Il est donc nécessaire, au plan psychothérapique, de transformer ces mécanismes primaires en mécanismes secondaires (grâce à l’élaboration psychique, c'est-à-dire la capacité à relier ses
représentations à ses affects).
"Encore faut-il que le patient soit en mesure
de tolérer cette forme de régression"
Il est important de préciser que le processus de régression psychique peut aussi être un «allié thérapeutique» précieux comme l’a précisé Freud. Le dispositif analytique classique (être allongé
sur un divan) réinstaure en effet les conditions d’émergence de productions oniriques et de libre association qui sont le point de départ nécessaire pour remobiliser le fonctionnement psychique
et modifier favorablement l’économie psychosomatique générale. Encore faut-il que le patient soit en mesure de tolérer cette forme de régression, ce qui n’est pas le cas, notamment, des patients
opératoires.
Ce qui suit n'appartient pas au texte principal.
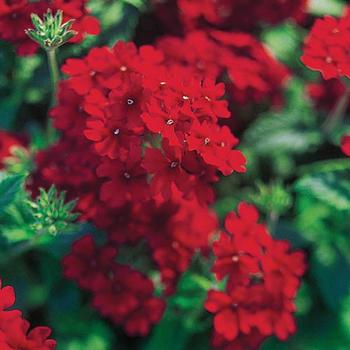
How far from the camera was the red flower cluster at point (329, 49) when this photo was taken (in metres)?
1.61

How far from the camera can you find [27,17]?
1.67 metres

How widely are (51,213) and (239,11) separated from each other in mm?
1027

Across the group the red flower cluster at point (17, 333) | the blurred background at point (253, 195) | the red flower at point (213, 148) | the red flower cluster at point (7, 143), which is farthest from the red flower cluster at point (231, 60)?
the red flower cluster at point (17, 333)

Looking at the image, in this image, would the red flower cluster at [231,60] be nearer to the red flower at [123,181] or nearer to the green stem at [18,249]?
the red flower at [123,181]

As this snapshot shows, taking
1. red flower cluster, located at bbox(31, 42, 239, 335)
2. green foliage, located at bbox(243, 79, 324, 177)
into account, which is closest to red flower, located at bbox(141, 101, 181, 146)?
red flower cluster, located at bbox(31, 42, 239, 335)

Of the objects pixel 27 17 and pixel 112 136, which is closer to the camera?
pixel 112 136

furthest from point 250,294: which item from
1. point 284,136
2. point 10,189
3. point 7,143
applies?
point 7,143

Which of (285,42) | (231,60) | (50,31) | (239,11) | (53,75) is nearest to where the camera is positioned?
(50,31)

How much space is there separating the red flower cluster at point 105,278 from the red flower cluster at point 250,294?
198mm

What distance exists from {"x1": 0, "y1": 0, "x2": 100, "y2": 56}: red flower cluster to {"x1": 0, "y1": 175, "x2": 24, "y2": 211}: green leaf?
0.33 m

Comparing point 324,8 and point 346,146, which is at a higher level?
point 346,146

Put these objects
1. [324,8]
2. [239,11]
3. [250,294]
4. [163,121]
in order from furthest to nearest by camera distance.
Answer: [324,8] < [239,11] < [250,294] < [163,121]

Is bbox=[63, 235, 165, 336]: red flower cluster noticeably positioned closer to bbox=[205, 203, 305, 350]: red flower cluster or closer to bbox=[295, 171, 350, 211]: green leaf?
bbox=[205, 203, 305, 350]: red flower cluster

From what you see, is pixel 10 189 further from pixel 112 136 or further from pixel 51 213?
pixel 112 136
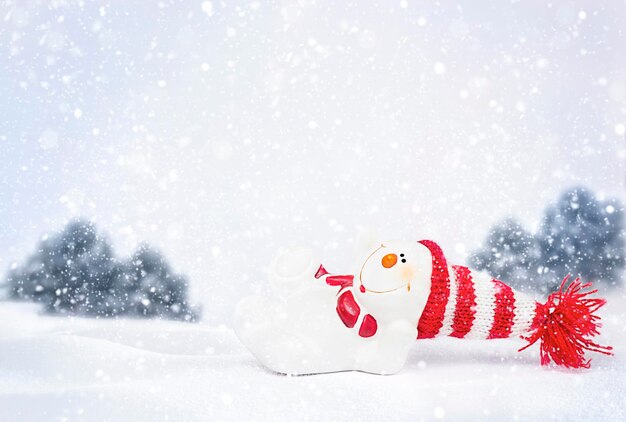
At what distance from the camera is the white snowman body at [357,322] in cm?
143

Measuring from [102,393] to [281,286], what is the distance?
429 mm

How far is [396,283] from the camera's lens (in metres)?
1.43

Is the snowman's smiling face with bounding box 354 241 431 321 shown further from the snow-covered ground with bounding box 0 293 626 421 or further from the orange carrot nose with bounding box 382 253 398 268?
the snow-covered ground with bounding box 0 293 626 421

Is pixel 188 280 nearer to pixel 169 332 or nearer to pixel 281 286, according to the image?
pixel 169 332

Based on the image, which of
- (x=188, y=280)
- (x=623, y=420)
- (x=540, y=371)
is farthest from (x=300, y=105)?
(x=623, y=420)

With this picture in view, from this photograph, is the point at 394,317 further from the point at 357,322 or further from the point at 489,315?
the point at 489,315

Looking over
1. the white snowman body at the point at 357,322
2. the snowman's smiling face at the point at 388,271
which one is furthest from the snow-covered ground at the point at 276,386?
the snowman's smiling face at the point at 388,271

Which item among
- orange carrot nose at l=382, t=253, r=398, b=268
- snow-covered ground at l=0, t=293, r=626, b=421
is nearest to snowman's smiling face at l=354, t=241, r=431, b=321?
orange carrot nose at l=382, t=253, r=398, b=268

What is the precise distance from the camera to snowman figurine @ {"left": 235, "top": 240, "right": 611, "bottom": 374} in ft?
4.71

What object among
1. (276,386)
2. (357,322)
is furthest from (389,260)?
(276,386)

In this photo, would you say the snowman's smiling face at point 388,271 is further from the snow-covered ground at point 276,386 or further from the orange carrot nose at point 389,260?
the snow-covered ground at point 276,386

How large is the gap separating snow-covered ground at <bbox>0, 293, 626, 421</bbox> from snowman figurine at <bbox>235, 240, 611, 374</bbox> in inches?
1.6

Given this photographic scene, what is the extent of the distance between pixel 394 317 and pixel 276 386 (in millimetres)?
258

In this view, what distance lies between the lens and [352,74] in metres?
2.36
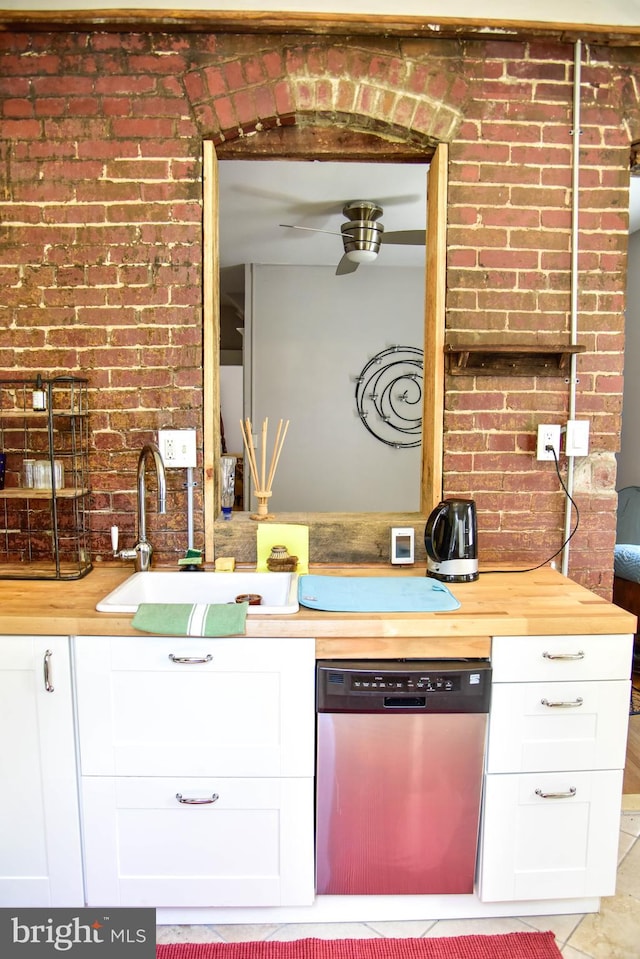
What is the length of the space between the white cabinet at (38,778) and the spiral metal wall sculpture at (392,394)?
4.04 m

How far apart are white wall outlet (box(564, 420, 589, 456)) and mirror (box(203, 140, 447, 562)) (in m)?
0.44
Une telle régression renverrait en effet ces sujets à une période traumatique souvent précoce, qu’ils cherchent à fuir. Certains d’entre-eux sont incapables de laisser libre court à
leurs pensées, de raconter leur vie (sauf sur un mode factuel déconnecté de tout affect).
L’entretien n’est donc pas un monologue et doit se dérouler en face-à-face ; l’analyste doit ici accompagner, «soutenir», relayer la pensée du patient. Nous sommes loin de l’idée toute faite du
«psychanalyste silencieux», qui, au gré d'une inspiration décide «d’interpréter», car le silence peut être vécu comme un abandon, toute interprétation comme une persécution.